→ Work request
Each record below should be output verbatim, without pictures.

*** Raw data ***

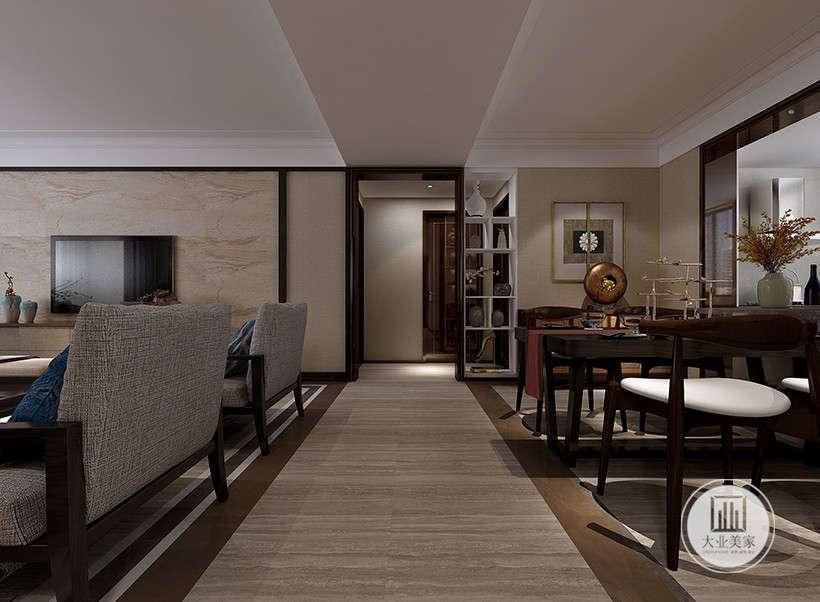 经典摇摆挂钟,提升家居品味,玄关采用与客厅一致实木地板,脚感舒适,延续客厅风格。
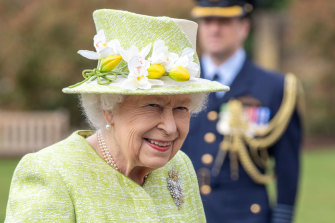 The Queen met serving members of the Royal Australian Air Force stationed in Britain.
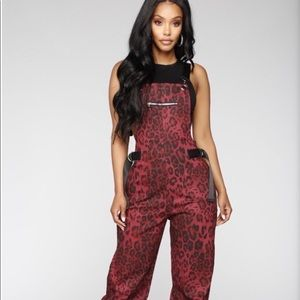 Brown Fashion Nova Leopard Jump Suit ! Wmns L ✨!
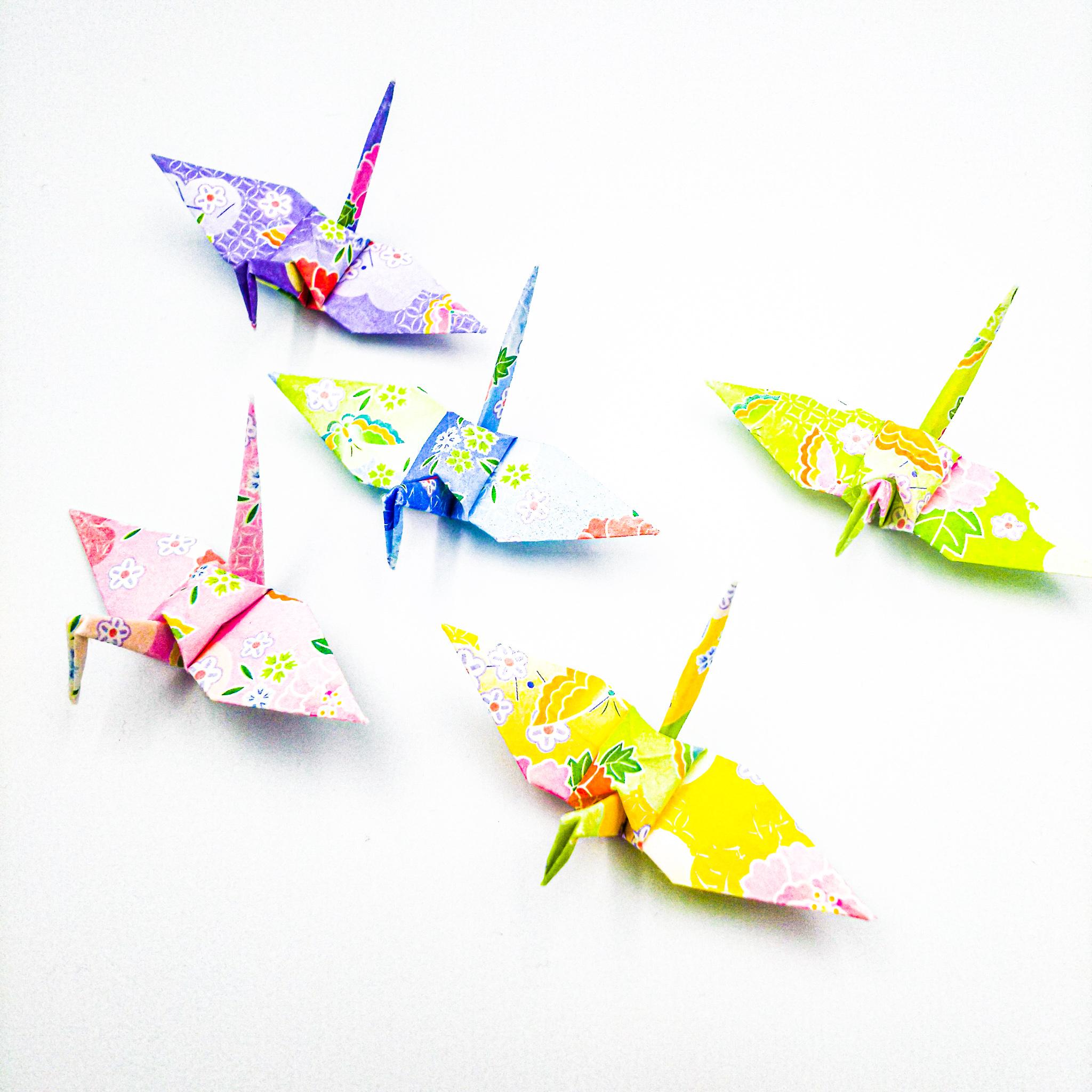 柔らかな陽のもとで。ふんわりパステルの折り鶴(神前式、和装婚折り鶴シャワー演出・和風撮影小物)100羽入り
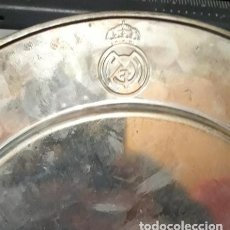 Antigüedades: BANDEJA METALICA REAL MADRID.. Lote 219194017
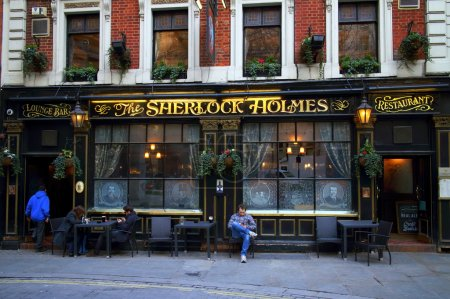 Photo pour Londres, Angleterre - 17 février 2015 : Des gens devant le Sherlock Holmes Pub à Londres, Angleterre. Il a été ainsi nommé en 1957 quand il est devenu la maison à Sherlock Holmes expositions du Festival de Grande-Bretagne - image libre de droit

***

→ Written answer
 经典摇摆挂钟,提升家居品味,玄关采用与客厅一致实木地板,脚感舒适,延续客厅风格。
 The Queen met serving members of the Royal Australian Air Force stationed in Britain.
 Brown Fashion Nova Leopard Jump Suit ! Wmns L ✨!
 柔らかな陽のもとで。ふんわりパステルの折り鶴(神前式、和装婚折り鶴シャワー演出・和風撮影小物)100羽入り
 Antigüedades: BANDEJA METALICA REAL MADRID.. Lote 219194017
 Photo pour Londres, Angleterre - 17 février 2015 : Des gens devant le Sherlock Holmes Pub à Londres, Angleterre. Il a été ainsi nommé en 1957 quand il est devenu la maison à Sherlock Holmes expositions du Festival de Grande-Bretagne - image libre de droit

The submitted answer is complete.